I would suggest that they look at what is happening in prisons in Brazil, Nigeria and the Philippines, mental hospitals in Serbia, asylum seeker processing centres in Nauru, or clinics for “gay conversion therapy” in the US. I would also suggest that they speak with an actual victim of torture and hear about his or her experience. If that does not change their mind, I do not know what will.

We need to get back to an understanding that torture is fundamentally a “barbaric act deprived of humanity” rather than “a violation of laws x, y, and z” and if we get there, I am not sure that we will be having the necessity discussion. Just like no one is arguing for the reinstitution of slavery to deal with the financial crisis. Unfortunately, many human rights advocates and much of the international community tend to talk about torture in terms that completely fail to reflect the nature of the act. One way of changing this in discussions with States is by contrasting torture with acts that are evidently less severe. For example, the UN Committee against Torture has contrasted States’ criminal sanctions for torture with those imposed for stealing a chicken.

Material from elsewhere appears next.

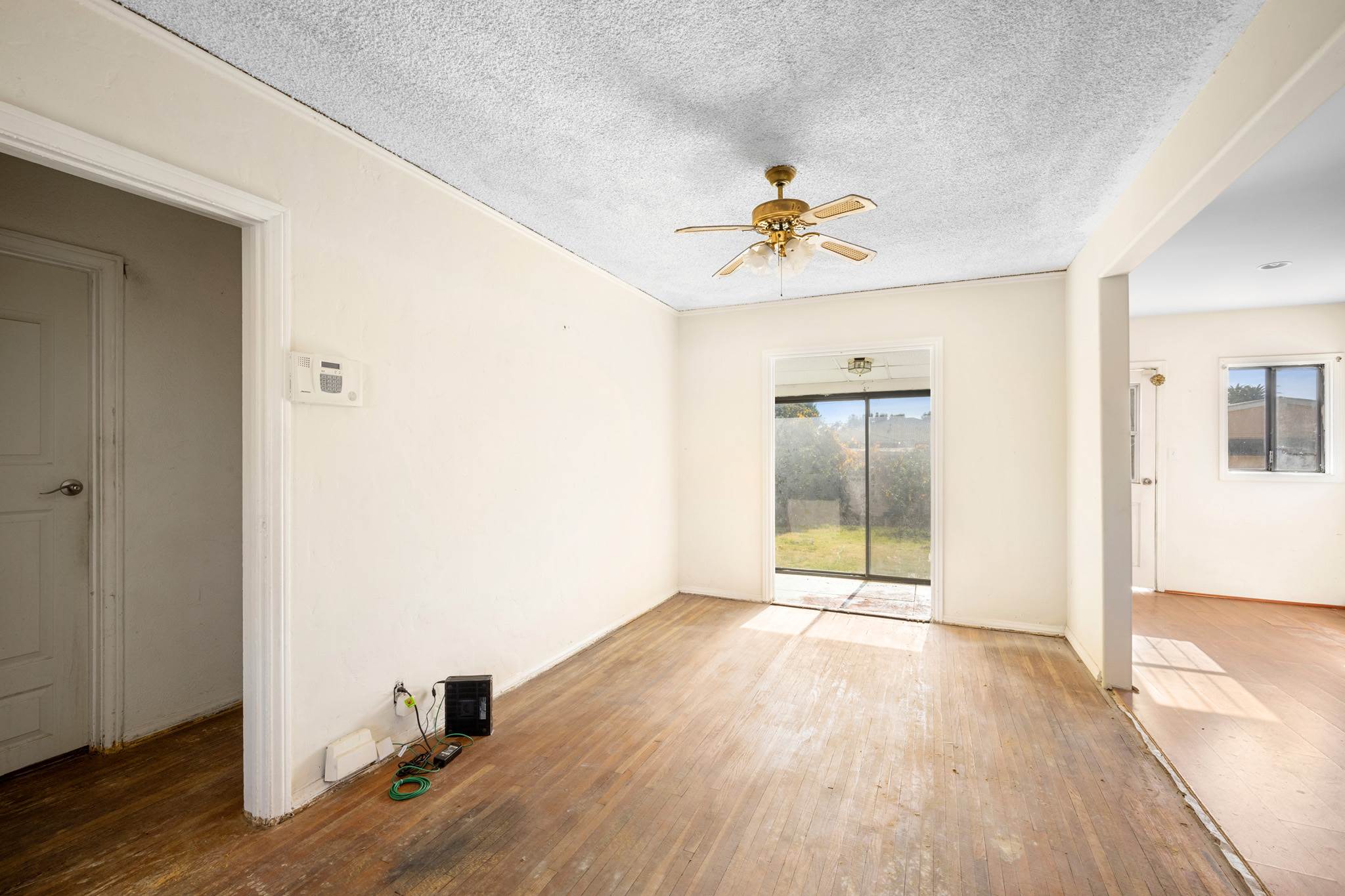 620 Alberta St., Altadena, CA 91001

Q: And finally, many of us do care about torture survivors and victims. How can we support the anti-torture and the torture rehabilitation movement?

Any private individual can do a couple of things to help us eradicate torture. First, you can help us increase the resources available for rehabilitation by private donation or by encouraging your government to donate to any of the organisations that provide rehabilitation services either directly or through re-distribution mechanisms. By a rough estimate, the annual redistribution of funds to rehabilitation centres in the developing world totals less than 10 million USD and grants to individual organisations are often as low as 5.000-10.000 USD. In comparison, one new fighter jet costs around 140 million USD.

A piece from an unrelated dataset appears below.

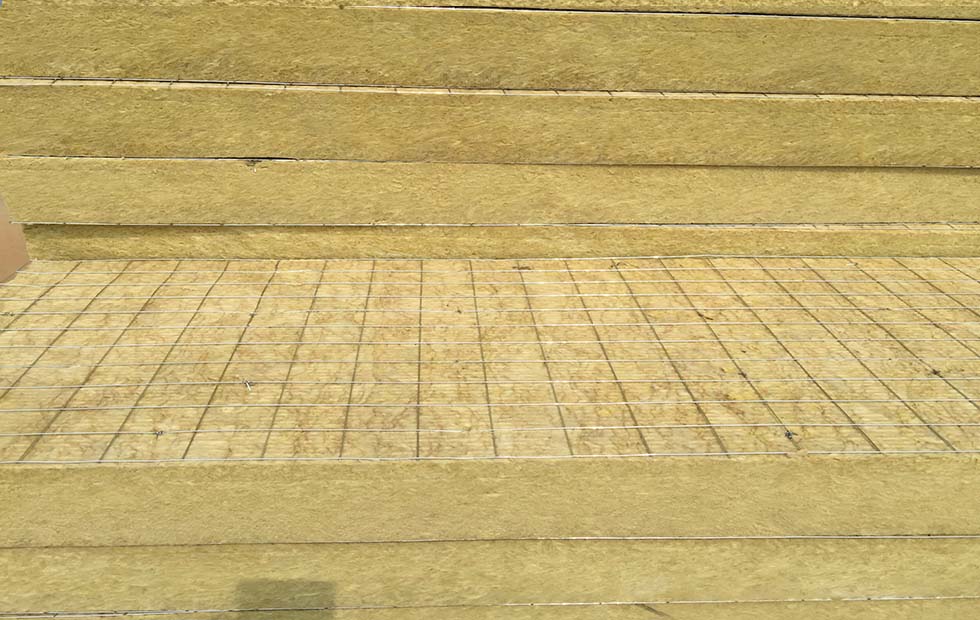 钢丝网架网糟老头破解无限观影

Second, you can encourage your government to take responsibility for the rehabilitation of torture victims on its territory and any person the State has tortured now or in the past wherever they are. In most countries in the world, the rehabilitation services that do exist are run by non-governmental organisations and are not funded by the State that tortured the victims they treat. Even when dictatorships become democracies they rarely take much responsibility for the acts of the past and never at the scale of the suffering they caused. It is high time that this changes.

Finally, we can all change the way we speak about torture in order to not dilute the term from the very severe acts it is meant to describe. It is not torture when your son cannot sleep or your wife will not let you go out with your buddies. Torture is electrocuting children, keeping persons chained to a bed for weeks, making more than 100 prisoners spend 23 hours per day inside a shipping container in the Brazilian heat for months, or making a person think he is about to die from drowning 140 times. Many criticise the former Bush administration for starting a global snowball of legalisation of torture. But in my view, the great tragedy is the fact that it amplified an already existing global trend of public apathy about torture. Changing that starts with the way we speak about it.